Sunday, 29 March 2009
“Sol LeWitt gives primacy to the originating idea of a work of art rather than to its execution. Seeking a way to escape the dominance of Abstract Expressionism—with its large-scale paintings and emotionally loaded brushwork—he began in the early 1960s to explore a new method of making art” […] “Based on the unit of an open rather than solid cube, the works peel away what he perceived as the decorative skin on traditional sculpture, revealing their underlying skeleton, or structure. Though he has created structures in a range of scales and shapes—the permutations growing more intricate over the last four decades—LeWitt has maintained the use of white cubes with a ratio of 1:8:5.” -Whitney
"Sol LeWitt is a minimalist by style and a conceptualist by inclination and faith. Between minimalism and conceptualism -- which in his work and in that of many other artists of his generation butted up against each other, overlapping to the point where they are by now often inseparable -- he created a new and a fresh art." -St. Luis Dispatch, David Bonetti, Visual Arts Critic 10.3.2004
As Sol Lewitt explained in his 'Paragraphs on Conceptual Art', that "art that is meant for the sensation of the eye primarily would be called perceptual rather than conceptual" (Lewitt,1967) which highlighted the dichotomous nature of the design/art practice, in that to create something visually appealing, the concept is rendered with partial unimportance.
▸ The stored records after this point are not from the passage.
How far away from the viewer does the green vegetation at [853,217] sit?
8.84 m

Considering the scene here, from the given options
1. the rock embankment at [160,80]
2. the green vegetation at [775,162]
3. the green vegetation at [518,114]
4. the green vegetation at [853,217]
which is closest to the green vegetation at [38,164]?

"Since the function of conception and perception are contradictory (one pre, the other post fact) that artist would mitigate his idea by applying subjective judgement to it." (Ibid)
This, empirically, I have to agree with to some degree. However, the notion that 'percept' and 'concept' are separate, I feel, is of an absolutist, theoretical viewpoint. The work we are creating relies heavily upon the concept, but without the perception, it is of no value.